Class sizes in primary schools have continued to rise over the past decade. The number of classes with fewer than 20 children has fallen by half, and nearly a quarter of all classes now contain more than 30. Class sizes in secondary schools, in contrast, have remained relatively constant, indeed the percentage of classes over 30 has fallen to only 5 per cent. The House of Commons Select Committee on education concluded that the disparity in funding between primary and secondary schools was too large and should be reduced by distributing any increase in funding disproportionately in favour of primary schools.
Unfortunately the Government, in its response, abrogated any responsibility for bridging the funding gap and repeated its oft-rehearsed argument that there is no evidence linking class size and pupil achievement. This is true in Britain only because not one, well-controlled, study of class size and achievement has been carried out.
But absence of evidence is not evidence of absence.
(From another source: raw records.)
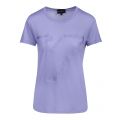 Womens Lilac Blue Tonal Eagle Relaxed Fit S/s T Shirt 86532 by Emporio Armani from Hurleys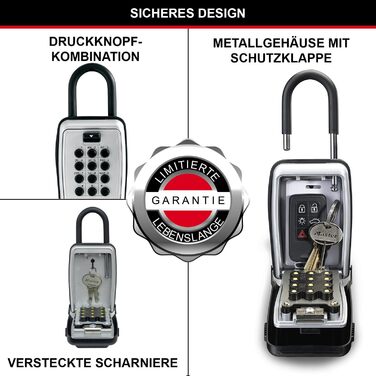Master Lock Key Safe with Push Button - Outdoor Key Lock Box (Hinged)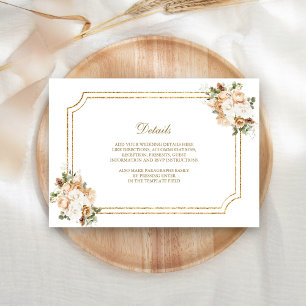 Cartão De Informações Detalhes de casamento floral dourado de marfim bra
There is in fact a substantial body of evidence derived largely from studies carried out in the United States.
The most recent and most definitive study, Project STAR, in the state of Tennessee, followed more than 7,000 pupils in 79 schools through the whole of their primary career. These children were randomly allocated on entry to school to one of three kinds of class for the first four years - a small class, defined as between 15 and 18 pupils, a regular class with an average size of 25, or a regular class with a full-time teacher aide. An extensive testing programme was undertaken including achievement measures on maths, reading and language together with measures such as discipline, attendance, self-concept and participation.
The findings of this huge, long-itudinal study were significant, consistent, even monotonous. The effect of class size in each of the first four grade levels was found in all locations - urban, suburban and rural. The average advantage that pupils in small classes gained in maths and reading was in the order of two or three months. The achievements of minority pupils was even more marked: at the end of the first grade (at six or seven) 17 per cent more minority pupils passed the reading tests if they were in small rather than in regular, or regular with teacher aide, classes.
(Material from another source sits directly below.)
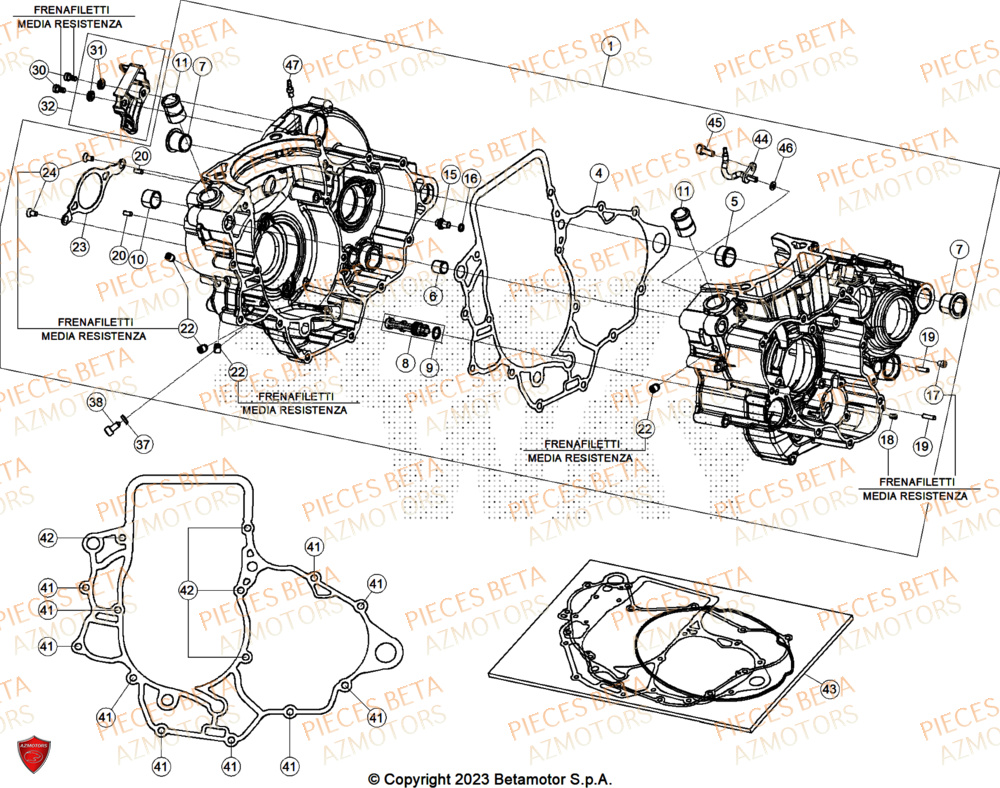 Carter Moteur AZMOTORS Pieces BETA CROSS RX 450 4T - (2025)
These benefits were achieved without any additional teacher training. Also noteworthy, given the Government's interest in teaching assistants, was the consistent finding that classes with teacher aides performed no better than classes without them.
Did these benefits of early intervention last? When they transferred to regular classes in grades 4 and 5 those pupils previously in small size classes had significant advantages on every set of measurements taken. The greatest were for inner-city and suburban classes. Thus the positive effect of early involvement in a small class remained pervasive two years after children returned to regular size classes. These benefits also extended to measures such as participation in clubs and music and involvement in lessons.
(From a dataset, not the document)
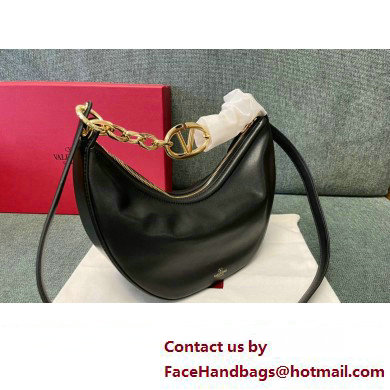 Valentino Small Vlogo Moon Hobo Bag In NAPPA LEATHER Black With Chain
Project STAR, and the subsequent follow-up study in grades 4 and 5, has been called the most significant educational research done in the US in the past 25 years, and leaves no doubt that small classes have an advantage over larger classes in reading, mathematics and pupil involvement throughout the primary grades, an advantage which is particularly strong in the first two years. The authors therefore argued that the best hope yet of achieving educational excellence is to reduce class size in the first two years of schooling.
The results of this study are not easily generalised, particularly since their definition of a small class is so small compared with those in Britain. Nevertheless the consistent and significant continuing impact on achievement and behaviour of a reduction of some eight to 10 pupils per class deserves attention.
Decreases in class size are extremely expensive and are therefore unlikely in a climate of public sector cuts.
However, a compromise might be a planned reduction in the size of reception classes as a first step. The resulting learning boost would not only benefit learners and teachers alike, but would also be good value for money.
Neville Bennett is Professor of Education at Exeter University.